Georgia 529 Plan Tax Benefit Calculator

Calculate your Georgia state tax deduction for Path2College 529 college-savings contributions.

Estimate the Georgia state income tax you save by contributing to a Path2College 529 plan. Applies the $4,000 single / $8,000 married per-beneficiary deduction cap, the no-carryforward rule, and Georgia's flat income tax rate.

How much can I deduct on my Georgia taxes for 529 contributions?

Georgia lets you deduct up to $4,000 per beneficiary if you file as single, head of household, or married filing separately, and up to $8,000 per beneficiary if you are married filing jointly. The cap is per beneficiary, so contributing for two children doubles the cap.

A free Georgia 529 plan tax benefit calculator that estimates the state income tax you save by contributing to the Path2College 529 plan. Georgia rewards families saving for college with a deduction against taxable income — but the rules have sharp edges: a per-beneficiary cap that depends on filing status, and no carryforward for anything over the cap. This tool applies those rules exactly so you can size your contribution to capture the full benefit without wasting money above the limit.

How it works

Georgia grants a state income-tax deduction for Path2College contributions under O.C.G.A. 48-7-27. The deductible amount is capped per beneficiary:

Cap = $4,000  (single / head of household / married filing separately)
Cap = $8,000  (married filing jointly)
Total cap = per-beneficiary cap x number of beneficiaries

The calculator takes the smaller of your contribution and the total cap as the deductible amount. Because Georgia uses a flat income tax (5.39% for 2024), the estimated saving is simply:

Tax saving = deductible amount x flat rate

Anything you contribute above the cap is flagged as non-deductible excess. Georgia has no carryforward provision, so that excess earns no deduction now or in any future year.

Tips and example

Suppose you are married filing jointly with two children and contribute $15,000 this year. Your total cap is $8,000 x 2 = $16,000, so the full $15,000 is deductible. At a 5.39% flat rate that is about $15,000 x 5.39% = $808.50 in state tax saved.

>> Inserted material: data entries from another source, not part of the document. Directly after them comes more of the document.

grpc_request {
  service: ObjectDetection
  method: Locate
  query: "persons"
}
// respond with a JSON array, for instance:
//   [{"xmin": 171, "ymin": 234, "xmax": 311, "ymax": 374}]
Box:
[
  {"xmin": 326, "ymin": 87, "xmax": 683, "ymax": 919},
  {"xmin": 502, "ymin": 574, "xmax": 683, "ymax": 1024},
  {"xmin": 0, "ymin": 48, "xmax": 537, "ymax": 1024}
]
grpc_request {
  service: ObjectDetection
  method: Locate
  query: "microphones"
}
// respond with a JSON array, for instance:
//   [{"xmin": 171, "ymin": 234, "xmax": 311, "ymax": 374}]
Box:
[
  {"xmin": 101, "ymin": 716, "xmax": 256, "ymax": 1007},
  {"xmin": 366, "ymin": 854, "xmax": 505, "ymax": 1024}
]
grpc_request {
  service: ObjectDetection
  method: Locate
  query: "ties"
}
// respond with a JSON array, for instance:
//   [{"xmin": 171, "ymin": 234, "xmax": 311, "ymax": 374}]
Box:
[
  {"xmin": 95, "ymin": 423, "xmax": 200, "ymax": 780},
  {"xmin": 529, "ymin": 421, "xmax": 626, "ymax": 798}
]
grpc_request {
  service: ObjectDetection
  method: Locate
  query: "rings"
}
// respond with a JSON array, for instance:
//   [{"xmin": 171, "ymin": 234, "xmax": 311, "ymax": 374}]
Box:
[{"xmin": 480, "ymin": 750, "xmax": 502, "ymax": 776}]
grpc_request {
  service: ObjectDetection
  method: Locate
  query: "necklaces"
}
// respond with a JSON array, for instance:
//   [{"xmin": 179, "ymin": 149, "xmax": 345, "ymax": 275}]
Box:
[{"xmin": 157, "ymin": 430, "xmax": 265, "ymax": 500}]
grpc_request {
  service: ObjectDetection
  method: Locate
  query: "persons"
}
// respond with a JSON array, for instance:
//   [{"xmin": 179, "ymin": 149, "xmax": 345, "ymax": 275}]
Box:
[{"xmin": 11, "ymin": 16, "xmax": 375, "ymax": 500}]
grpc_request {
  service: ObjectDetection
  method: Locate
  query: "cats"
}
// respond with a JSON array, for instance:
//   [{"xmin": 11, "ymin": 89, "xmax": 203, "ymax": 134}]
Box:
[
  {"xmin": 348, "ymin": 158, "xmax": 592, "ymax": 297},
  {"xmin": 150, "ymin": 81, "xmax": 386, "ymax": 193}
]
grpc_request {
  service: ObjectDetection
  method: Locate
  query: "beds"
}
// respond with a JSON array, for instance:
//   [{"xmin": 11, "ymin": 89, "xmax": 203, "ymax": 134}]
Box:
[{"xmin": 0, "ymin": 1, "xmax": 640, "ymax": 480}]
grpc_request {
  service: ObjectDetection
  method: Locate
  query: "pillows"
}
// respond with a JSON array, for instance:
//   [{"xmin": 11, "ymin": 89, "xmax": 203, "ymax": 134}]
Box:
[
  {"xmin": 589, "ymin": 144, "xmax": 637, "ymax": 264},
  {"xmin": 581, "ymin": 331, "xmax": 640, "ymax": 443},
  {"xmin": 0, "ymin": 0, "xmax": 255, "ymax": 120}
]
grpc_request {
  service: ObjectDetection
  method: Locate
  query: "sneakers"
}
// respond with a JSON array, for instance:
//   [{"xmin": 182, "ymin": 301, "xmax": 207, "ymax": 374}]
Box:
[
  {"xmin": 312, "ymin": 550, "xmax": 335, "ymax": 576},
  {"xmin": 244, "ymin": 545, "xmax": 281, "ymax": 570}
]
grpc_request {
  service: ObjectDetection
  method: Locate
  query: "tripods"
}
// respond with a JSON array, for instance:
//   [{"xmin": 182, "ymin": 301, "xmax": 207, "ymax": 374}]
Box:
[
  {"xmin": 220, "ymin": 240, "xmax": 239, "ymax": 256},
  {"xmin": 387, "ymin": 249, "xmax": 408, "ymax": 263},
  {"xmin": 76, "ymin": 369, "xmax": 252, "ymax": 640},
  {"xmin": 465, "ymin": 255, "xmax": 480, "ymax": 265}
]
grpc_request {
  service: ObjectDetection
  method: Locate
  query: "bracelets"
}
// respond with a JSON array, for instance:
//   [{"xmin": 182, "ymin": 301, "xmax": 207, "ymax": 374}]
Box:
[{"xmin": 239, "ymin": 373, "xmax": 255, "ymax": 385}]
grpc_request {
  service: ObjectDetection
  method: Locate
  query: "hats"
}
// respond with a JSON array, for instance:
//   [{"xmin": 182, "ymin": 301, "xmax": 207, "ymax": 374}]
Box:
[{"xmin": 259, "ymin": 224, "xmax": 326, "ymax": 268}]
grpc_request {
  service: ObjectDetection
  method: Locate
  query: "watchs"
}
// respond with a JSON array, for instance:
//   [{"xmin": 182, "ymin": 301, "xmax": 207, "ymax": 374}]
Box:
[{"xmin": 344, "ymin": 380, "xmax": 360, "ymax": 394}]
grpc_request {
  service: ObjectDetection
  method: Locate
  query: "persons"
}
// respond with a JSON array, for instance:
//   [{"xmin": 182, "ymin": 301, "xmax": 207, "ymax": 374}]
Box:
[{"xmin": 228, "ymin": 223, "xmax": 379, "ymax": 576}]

Now suppose you have one beneficiary and contribute the same $15,000 while filing jointly. The cap is only $8,000, so $8,000 is deductible (about $431 saved) and the remaining $7,000 is non-deductible with no carryforward. Spreading that $7,000 into next year’s contribution would have captured more of the deduction. Every figure recalculates in your browser — nothing about your finances is uploaded.